## Try it
Give back the full data character for character.

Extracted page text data
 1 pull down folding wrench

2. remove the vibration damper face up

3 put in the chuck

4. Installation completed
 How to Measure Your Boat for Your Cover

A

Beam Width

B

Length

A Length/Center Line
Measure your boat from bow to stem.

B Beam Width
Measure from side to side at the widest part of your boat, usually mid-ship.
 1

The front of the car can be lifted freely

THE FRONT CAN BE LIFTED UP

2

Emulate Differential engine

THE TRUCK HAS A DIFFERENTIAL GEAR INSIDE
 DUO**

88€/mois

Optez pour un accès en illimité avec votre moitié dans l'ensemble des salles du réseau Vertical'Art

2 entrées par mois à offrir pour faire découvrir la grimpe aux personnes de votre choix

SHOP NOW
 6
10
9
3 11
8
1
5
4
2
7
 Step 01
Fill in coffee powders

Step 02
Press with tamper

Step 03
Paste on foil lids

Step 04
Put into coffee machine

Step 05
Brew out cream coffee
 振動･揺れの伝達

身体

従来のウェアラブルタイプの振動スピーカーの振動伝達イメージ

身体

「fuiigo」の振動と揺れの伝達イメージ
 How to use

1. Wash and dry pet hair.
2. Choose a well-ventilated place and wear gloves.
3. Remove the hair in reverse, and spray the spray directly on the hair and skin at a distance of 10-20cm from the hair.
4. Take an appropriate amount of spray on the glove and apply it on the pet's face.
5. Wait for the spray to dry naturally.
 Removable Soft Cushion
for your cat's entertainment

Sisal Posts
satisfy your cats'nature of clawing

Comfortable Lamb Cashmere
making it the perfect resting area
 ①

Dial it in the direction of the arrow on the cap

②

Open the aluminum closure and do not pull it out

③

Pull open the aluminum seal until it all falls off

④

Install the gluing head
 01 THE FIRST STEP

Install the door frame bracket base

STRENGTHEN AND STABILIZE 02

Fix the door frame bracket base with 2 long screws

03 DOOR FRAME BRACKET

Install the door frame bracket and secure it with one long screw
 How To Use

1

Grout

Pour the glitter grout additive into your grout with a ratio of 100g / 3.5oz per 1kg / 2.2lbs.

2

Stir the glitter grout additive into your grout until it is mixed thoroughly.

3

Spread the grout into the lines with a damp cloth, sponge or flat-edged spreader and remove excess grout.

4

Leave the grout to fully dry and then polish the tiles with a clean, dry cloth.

## Response to the exercise
 1 pull down folding wrench

2. remove the vibration damper face up

3 put in the chuck

4. Installation completed
 How to Measure Your Boat for Your Cover

A

Beam Width

B

Length

A Length/Center Line
Measure your boat from bow to stem.

B Beam Width
Measure from side to side at the widest part of your boat, usually mid-ship.
 1

The front of the car can be lifted freely

THE FRONT CAN BE LIFTED UP

2

Emulate Differential engine

THE TRUCK HAS A DIFFERENTIAL GEAR INSIDE
 DUO**

88€/mois

Optez pour un accès en illimité avec votre moitié dans l'ensemble des salles du réseau Vertical'Art

2 entrées par mois à offrir pour faire découvrir la grimpe aux personnes de votre choix

SHOP NOW
 6
10
9
3 11
8
1
5
4
2
7
 Step 01
Fill in coffee powders

Step 02
Press with tamper

Step 03
Paste on foil lids

Step 04
Put into coffee machine

Step 05
Brew out cream coffee
 振動･揺れの伝達

身体

従来のウェアラブルタイプの振動スピーカーの振動伝達イメージ

身体

「fuiigo」の振動と揺れの伝達イメージ
 How to use

1. Wash and dry pet hair.
2. Choose a well-ventilated place and wear gloves.
3. Remove the hair in reverse, and spray the spray directly on the hair and skin at a distance of 10-20cm from the hair.
4. Take an appropriate amount of spray on the glove and apply it on the pet's face.
5. Wait for the spray to dry naturally.
 Removable Soft Cushion
for your cat's entertainment

Sisal Posts
satisfy your cats'nature of clawing

Comfortable Lamb Cashmere
making it the perfect resting area
 ①

Dial it in the direction of the arrow on the cap

②

Open the aluminum closure and do not pull it out

③

Pull open the aluminum seal until it all falls off

④

Install the gluing head
 01 THE FIRST STEP

Install the door frame bracket base

STRENGTHEN AND STABILIZE 02

Fix the door frame bracket base with 2 long screws

03 DOOR FRAME BRACKET

Install the door frame bracket and secure it with one long screw
 How To Use

1

Grout

Pour the glitter grout additive into your grout with a ratio of 100g / 3.5oz per 1kg / 2.2lbs.

2

Stir the glitter grout additive into your grout until it is mixed thoroughly.

3

Spread the grout into the lines with a damp cloth, sponge or flat-edged spreader and remove excess grout.

4

Leave the grout to fully dry and then polish the tiles with a clean, dry cloth.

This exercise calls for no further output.